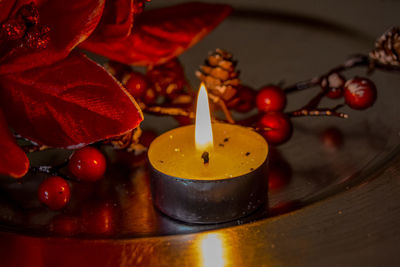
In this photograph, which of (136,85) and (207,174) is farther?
(136,85)

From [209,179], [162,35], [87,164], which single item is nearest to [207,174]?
[209,179]

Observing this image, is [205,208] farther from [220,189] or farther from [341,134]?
[341,134]

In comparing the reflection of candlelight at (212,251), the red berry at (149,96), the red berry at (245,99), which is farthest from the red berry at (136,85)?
the reflection of candlelight at (212,251)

STATED TASK: Substitute "holly berry" for every occurrence of "red berry" and write out all of the data above again with nothing else changed. Omit the pictures from your answer.

OUTPUT OF THE TASK:
In this photograph, which of (136,85) and (207,174) is farther?
(136,85)

From [209,179], [162,35], [87,164], which single item is nearest to [207,174]?
[209,179]

Observing this image, is [205,208] farther from [220,189] or farther from [341,134]?
[341,134]

In comparing the reflection of candlelight at (212,251), the holly berry at (149,96), the holly berry at (245,99), which is farthest from the holly berry at (136,85)?
the reflection of candlelight at (212,251)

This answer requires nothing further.